Francesco Gabbani presenta Magellano: l’album esprime chi sono oggi

Ci fu Il Festival, l’ambita statuetta e un motivetto che è rimasto in testa a molti, spunto di parodie per altri e motivo di flash mob per altri ancora. Con oltre 100milioni di views su Vevo/Youtube “Occidentali’s Karma” ha retto le classifiche e ha traghettato Francesco Gabbani sino ad oggi: il giorno di pubblicazione del suo nuovo album di inediti, “Magellano“. Un disco eclettico, in cui il filo conduttore è, a detta del cantautore stesso “la curiosità di chiedersi il perché di tante sfaccettature della nostra esistenza, è un invito a conoscersi meglio per poi accettarsi; e questo è proprio il senso che è emerso durante la lavorazione, quasi si trattasse di un concept album non voluto, involontario.

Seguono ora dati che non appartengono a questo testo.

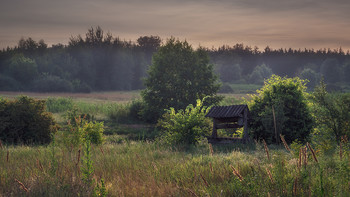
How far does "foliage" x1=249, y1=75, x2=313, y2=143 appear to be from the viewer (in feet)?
55.4

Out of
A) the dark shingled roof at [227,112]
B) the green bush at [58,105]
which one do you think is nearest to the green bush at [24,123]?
the dark shingled roof at [227,112]

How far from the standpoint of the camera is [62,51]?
84.9 m

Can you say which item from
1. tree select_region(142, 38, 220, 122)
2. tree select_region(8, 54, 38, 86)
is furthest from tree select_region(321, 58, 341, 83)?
tree select_region(142, 38, 220, 122)

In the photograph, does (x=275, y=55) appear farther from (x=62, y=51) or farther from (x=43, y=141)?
(x=43, y=141)

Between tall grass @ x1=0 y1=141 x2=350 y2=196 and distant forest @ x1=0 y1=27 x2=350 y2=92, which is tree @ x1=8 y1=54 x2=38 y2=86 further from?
tall grass @ x1=0 y1=141 x2=350 y2=196

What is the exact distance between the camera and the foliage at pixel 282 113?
16875mm

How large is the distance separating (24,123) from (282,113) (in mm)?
Result: 12604

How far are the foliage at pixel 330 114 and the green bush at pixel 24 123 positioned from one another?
13.4 m

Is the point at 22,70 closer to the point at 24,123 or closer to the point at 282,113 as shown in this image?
the point at 24,123

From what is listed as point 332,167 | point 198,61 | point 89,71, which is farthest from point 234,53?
point 332,167

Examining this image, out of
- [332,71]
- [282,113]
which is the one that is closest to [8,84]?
[282,113]

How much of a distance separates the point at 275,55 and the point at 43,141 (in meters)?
145

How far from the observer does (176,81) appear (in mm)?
30547

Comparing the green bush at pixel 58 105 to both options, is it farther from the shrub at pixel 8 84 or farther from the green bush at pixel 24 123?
the shrub at pixel 8 84
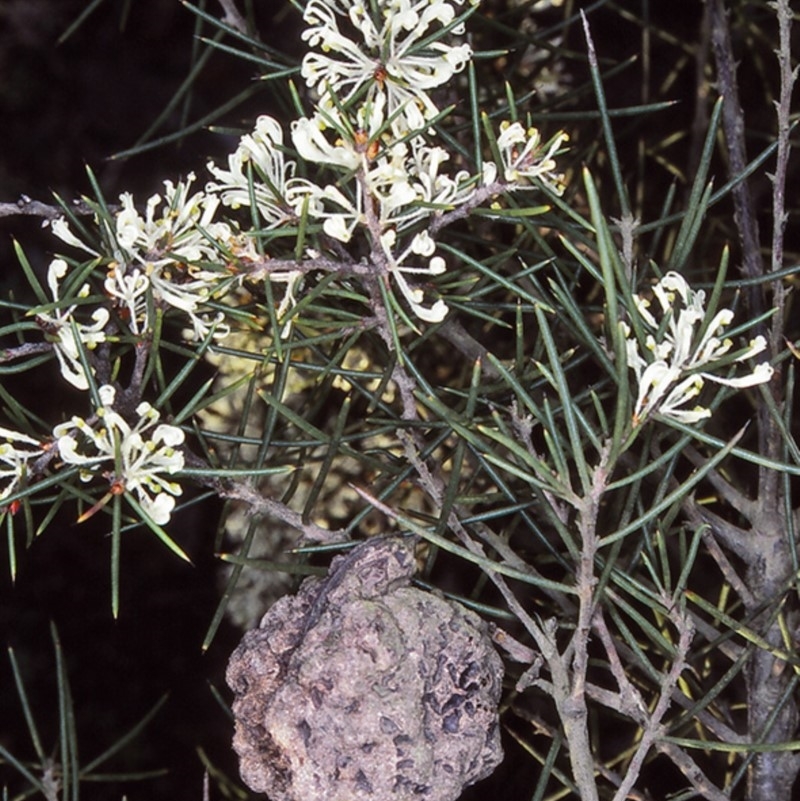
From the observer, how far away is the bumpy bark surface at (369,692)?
0.30 metres

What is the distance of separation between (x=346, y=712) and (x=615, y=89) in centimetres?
49

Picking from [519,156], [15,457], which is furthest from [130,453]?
[519,156]

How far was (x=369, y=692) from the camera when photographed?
1.00ft

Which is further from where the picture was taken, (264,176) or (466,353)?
(466,353)

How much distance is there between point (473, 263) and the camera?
13.4 inches

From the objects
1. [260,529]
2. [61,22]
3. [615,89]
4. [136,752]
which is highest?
[61,22]

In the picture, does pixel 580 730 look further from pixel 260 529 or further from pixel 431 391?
pixel 260 529

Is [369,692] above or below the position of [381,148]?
below

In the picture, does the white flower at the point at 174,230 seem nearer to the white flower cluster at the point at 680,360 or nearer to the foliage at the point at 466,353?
the foliage at the point at 466,353

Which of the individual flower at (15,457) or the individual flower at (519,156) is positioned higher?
the individual flower at (519,156)

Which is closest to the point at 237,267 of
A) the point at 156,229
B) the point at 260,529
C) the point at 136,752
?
the point at 156,229

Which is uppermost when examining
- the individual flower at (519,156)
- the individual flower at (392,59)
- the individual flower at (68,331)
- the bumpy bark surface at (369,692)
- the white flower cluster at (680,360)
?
the individual flower at (392,59)

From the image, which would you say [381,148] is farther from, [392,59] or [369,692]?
[369,692]

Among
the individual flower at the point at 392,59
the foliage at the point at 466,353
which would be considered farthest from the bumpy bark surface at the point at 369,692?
the individual flower at the point at 392,59
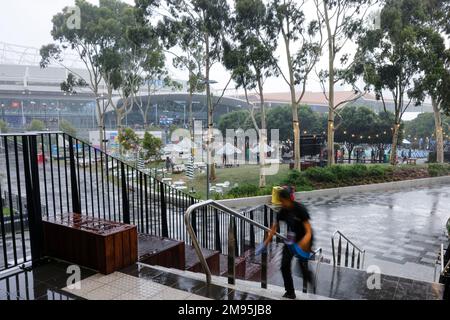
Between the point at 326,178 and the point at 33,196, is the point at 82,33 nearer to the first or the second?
the point at 326,178

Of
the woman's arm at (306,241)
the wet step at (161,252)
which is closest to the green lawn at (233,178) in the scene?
the wet step at (161,252)

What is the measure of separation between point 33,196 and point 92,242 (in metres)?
0.96

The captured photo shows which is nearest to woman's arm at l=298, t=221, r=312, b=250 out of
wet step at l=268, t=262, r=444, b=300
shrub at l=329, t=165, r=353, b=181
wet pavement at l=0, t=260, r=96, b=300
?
wet step at l=268, t=262, r=444, b=300

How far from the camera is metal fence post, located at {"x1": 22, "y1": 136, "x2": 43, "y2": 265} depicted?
12.9ft

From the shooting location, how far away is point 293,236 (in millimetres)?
3783

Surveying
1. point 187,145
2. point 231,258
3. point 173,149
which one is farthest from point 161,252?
point 173,149

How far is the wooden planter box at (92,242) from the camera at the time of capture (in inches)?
148

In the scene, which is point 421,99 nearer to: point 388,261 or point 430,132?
point 388,261

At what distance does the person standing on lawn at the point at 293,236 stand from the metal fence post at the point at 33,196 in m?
2.68

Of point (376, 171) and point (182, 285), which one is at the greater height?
point (182, 285)

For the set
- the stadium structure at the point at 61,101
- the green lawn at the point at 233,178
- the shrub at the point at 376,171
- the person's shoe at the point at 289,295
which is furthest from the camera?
the stadium structure at the point at 61,101

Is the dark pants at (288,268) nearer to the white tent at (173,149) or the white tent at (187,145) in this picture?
the white tent at (187,145)

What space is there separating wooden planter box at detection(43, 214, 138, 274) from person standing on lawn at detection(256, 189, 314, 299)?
1617 millimetres
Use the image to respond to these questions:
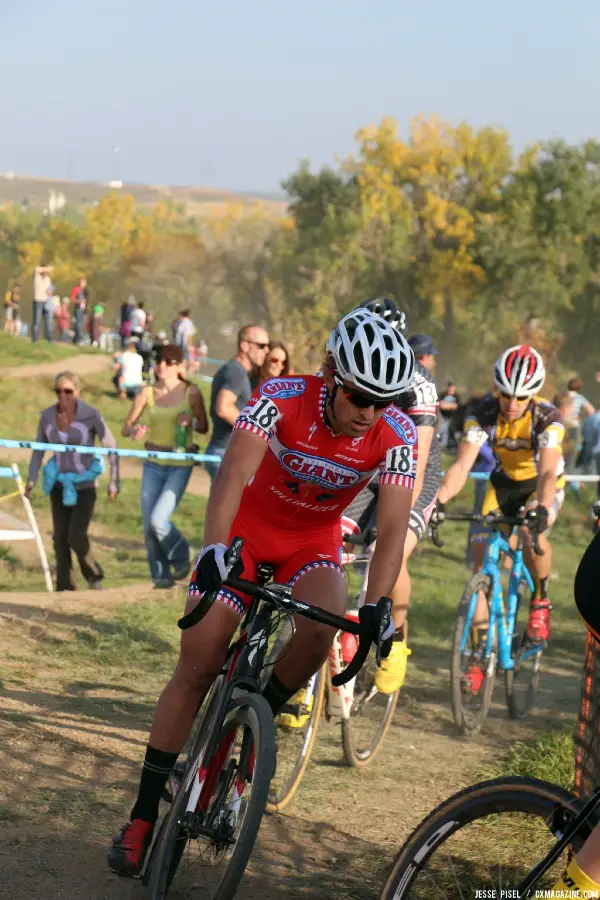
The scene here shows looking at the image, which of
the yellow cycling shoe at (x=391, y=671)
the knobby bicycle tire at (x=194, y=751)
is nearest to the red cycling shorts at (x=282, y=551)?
the knobby bicycle tire at (x=194, y=751)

Quello passato è stato un anno importante che ha fatto iniziare un percorso di gratificazione con una serie di emozioni che ci hanno dato tanti spunti espressivi. Parlo al plurale perché il disco è il frutto di una lavoro di gruppo: porta il mio nome e ha il mio volto ma nasce da una collaborazione che va ben oltre la professione, fondata su una condivisione sincera con il mio fratello di sangue Filippo, con Fabio Ilacqua e Luca Chiaravalli, produttore di Magellano. È l’equipaggio di questo vascello, ognuno ha dato del suo, nessuno ha voluto prevaricare sugli altri e ciascuno ha avuto il riprovo spazio. Sono molto contento e soddisfatto anche per questo”. Francesco ha anche una strana predilezione per il numero 9. Vuoi perché è nato il 9 settembre (09), vuoi perché presenta il disco il 27 (7+2=9), vuoi perché le tracce di “Magellano” (9 lettere) sono appunto 9. “Ho scelto di chiamare Magellano questo lavoro perché Tom Tom suonava male! Voglio chiarire che non sono scaramantico o superstizioso, semplicemente mi sono accorto che questo numero ricorreva nella mia vita”.

Eppure la domanda che sorge spontanea è quanto la vittoria al Festival della Canzone Italiana e la futura partecipazione all’ESC possano aver accelerato i tempi per la lavorazione di un disco, che almeno su incisione, dovrebbe regalare a Francesco quel valore aggiunto che si imputa al vincitore di Sanremo. “Quando arrivò la proposta sanremese il progetto era già a un buon 80% di scrittura e, con quanto pronto, eravamo già a buon punto anche nella pre-produzione. Mi sono divertito in questi mesi grazie alla sinergia con la squadra ed è stato tutto molto naturale. Diciamo proprio che l’imprinting è stata la naturalezza. Se questo disco esprime chi è Francesco Gabbani oggi lo devo anche a questo e credo mi rappresenti nel suo insieme, che non sia stato affatto influenzato da pressioni esterne o dalle aspettative post Sanremo. Ci sono canzoni divertenti e brani più intimi, anzi mi auguro che le persone che amano le mie canzoni più leggere abbiano poi voglia di andare più a fondo per scoprire anche il Gabbani più intimo. Io sono tutto questo nel suo insieme”.

Ci sarà l’ESC e forse proprio grazie a questa nuova frontiera europea Gabbani, riuscirà a passare al di là della frontiera di una volta “La progettualità all’estero è nata in corsa perché ci siamo resi conto che “Occidentali’s Karma” ha dimostrato un interesse che non ci aspettavamo. Uscirà, quindi, una versione internazionale del disco, sempre in italiano perché voglio arrivare sul palco europeo portando la mia lingua; nell’edizione estera ci sarà una copertina diversa, con anche “Amen” nella tracklist e il titolo sarà “Magellan”.”

Sembra infine doveroso chiedere all’artista quale sarà il singolo dell’estate, con l’inconscia domanda di sapere se e perché bisserà la scimmia sanremese. “Sinceramente penso che ogni brano abbia la forza per essere un ipotetico singolo, ma per una scelta tipicamente sonora sarà “Tra le granite e le granate”. Nel ritornello c’è proprio un gioco di parole con estate, quindi suona perfetto. Siamo tutti un po’ succubi del nostro desiderio di trovare a tutti i costi il divertimento e spero che questo singolo faccia anche riflettere”.